Life as a plantation owner
Pinney found the plantation owners and managers in the Caribbean to be a lazy, money-grabbing bunch. They talked of nothing but sugar, thought of nothing but money and wasted their time quarrelling. Their main enjoyments were drinking rum and cock-fighting.
Pinney understood how the sugar plantations worked. The labour of African slaves was vital. In 1764 he wrote, ‘You yourself must be convinced that Negroes [Africans] are the sinews of a Plantation and it is as impossible for a Man to make sugar without the assistance of Negroes as to make bricks without straw’.
Pinney did not intend to stay on Nevis. He planned to return to England as soon as possible, once he had the plantation working well. He rebuilt the house on his plantation, installed a new sugar mill, had extra land cultivated and bought new slaves.

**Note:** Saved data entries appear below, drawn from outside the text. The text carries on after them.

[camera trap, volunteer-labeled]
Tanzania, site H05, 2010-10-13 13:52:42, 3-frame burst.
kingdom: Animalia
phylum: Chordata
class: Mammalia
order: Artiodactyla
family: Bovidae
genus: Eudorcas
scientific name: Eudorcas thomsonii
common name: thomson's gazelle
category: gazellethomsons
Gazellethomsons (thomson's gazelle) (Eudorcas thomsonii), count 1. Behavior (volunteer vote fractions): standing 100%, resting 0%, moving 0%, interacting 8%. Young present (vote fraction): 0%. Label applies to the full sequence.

In 1765 he wrote, ‘ Since my arrival I have purchased 9 Negroe slaves at St Kitts and can assure you I was shocked at the first appearance of human flesh exposed for sale. But surely God ordained them for the use and benefit of us: otherwise his Divine Will would surely have been made manifest by some particular Sign or Token’.
He had land set aside for the slaves to grow fresh produce in their own time. This meant that he needed to spend less money buying food. It also meant that the slaves could sell their surplus and perhaps earn a little cash for buying necessities or Sunday clothes.